Het tafereel moet zich in het begin van 1574 afgespeeld hebben, toen de Spaanse troepen plunderend en brandstichtend door Noord-Holland trokken. De geschiedenis wordt al vermeld kort na 1600 in een Hoornse kroniek. In deze stad is de herinnering aan Lamberts daad altijd levendig gebleven, omdat hij zich daar na zijn vlucht metterwoon had gevestigd. Nationale bekendheid kreeg hij vooral door Tollens' gedicht De jongeling van Westzanen, dat in de jaren twintig van de vorige eeuw in druk verscheen. Daarin wordt Lambert als de ‘Hollandsche Aeneas’ bezongen. Ontsnapte Aeneas met zijn vader op zijn rug uit het brandende Troje, Lambert trok zijn moeder op een slee uit het brandende Westzaan: ‘Wat slaan wij dan naar verder strand, | Naar vroeger eeuw den aanblik toch, | En volgen uit den Trooischen brand | Eneën en Anchisen nog? | Wat vreemde fabelpennen schreven, | Dat is op onzen grond bedreven.’

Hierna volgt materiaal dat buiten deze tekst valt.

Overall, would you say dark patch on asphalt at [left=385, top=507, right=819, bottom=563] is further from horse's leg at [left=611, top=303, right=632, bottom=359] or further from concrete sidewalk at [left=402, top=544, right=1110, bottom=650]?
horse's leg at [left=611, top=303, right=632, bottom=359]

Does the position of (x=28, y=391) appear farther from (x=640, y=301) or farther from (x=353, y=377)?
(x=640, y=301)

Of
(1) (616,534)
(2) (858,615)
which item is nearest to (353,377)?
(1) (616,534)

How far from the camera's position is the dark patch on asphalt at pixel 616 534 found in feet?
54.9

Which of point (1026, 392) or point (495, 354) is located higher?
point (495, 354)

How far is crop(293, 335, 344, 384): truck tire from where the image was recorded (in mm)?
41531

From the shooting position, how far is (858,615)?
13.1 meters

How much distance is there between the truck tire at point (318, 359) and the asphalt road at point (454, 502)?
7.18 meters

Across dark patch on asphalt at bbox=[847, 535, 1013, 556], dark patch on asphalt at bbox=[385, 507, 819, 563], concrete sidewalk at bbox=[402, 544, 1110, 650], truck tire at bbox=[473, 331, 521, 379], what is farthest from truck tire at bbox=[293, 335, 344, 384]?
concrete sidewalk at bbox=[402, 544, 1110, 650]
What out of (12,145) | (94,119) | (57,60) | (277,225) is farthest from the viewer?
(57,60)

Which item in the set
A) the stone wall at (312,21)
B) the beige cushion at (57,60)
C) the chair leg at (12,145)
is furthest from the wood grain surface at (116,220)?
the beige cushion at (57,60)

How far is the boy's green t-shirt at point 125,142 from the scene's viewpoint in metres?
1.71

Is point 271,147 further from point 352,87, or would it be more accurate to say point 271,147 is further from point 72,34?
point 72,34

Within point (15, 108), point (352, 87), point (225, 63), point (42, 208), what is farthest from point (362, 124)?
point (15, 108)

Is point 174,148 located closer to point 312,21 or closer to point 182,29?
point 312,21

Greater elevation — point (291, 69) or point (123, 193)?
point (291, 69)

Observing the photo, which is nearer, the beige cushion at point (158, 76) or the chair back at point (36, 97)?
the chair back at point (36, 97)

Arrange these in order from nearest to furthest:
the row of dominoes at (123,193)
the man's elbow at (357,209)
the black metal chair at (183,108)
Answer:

In de inleiding is reeds vermeld, dat Van de Laar voor zijn onderwerpen bij voorkeur bij Tollens te rade ging. Het is mogelijk, dat hij ook het indertijd populaire toneelstuk van mevrouw A.P. Muller-Westerman (1834) heeft gezien. Sommige bijzonderheden op het schilderij komen wel in haar toneelstuk voor maar niet bij Tollens, die niet nader op details ingaat. Zo zijn haar aanwijzingen voor het decor van het tweede bedrijf: ‘In het verschiet vertoonen zich eenige brandende dorpen, ter linkerzijde van den aanschouwer eenig riet.’ In dat bedrijf laat de schrijfster Lambert snel met zijn slee het riet induiken, als hij de Spanjaarden ziet naderen.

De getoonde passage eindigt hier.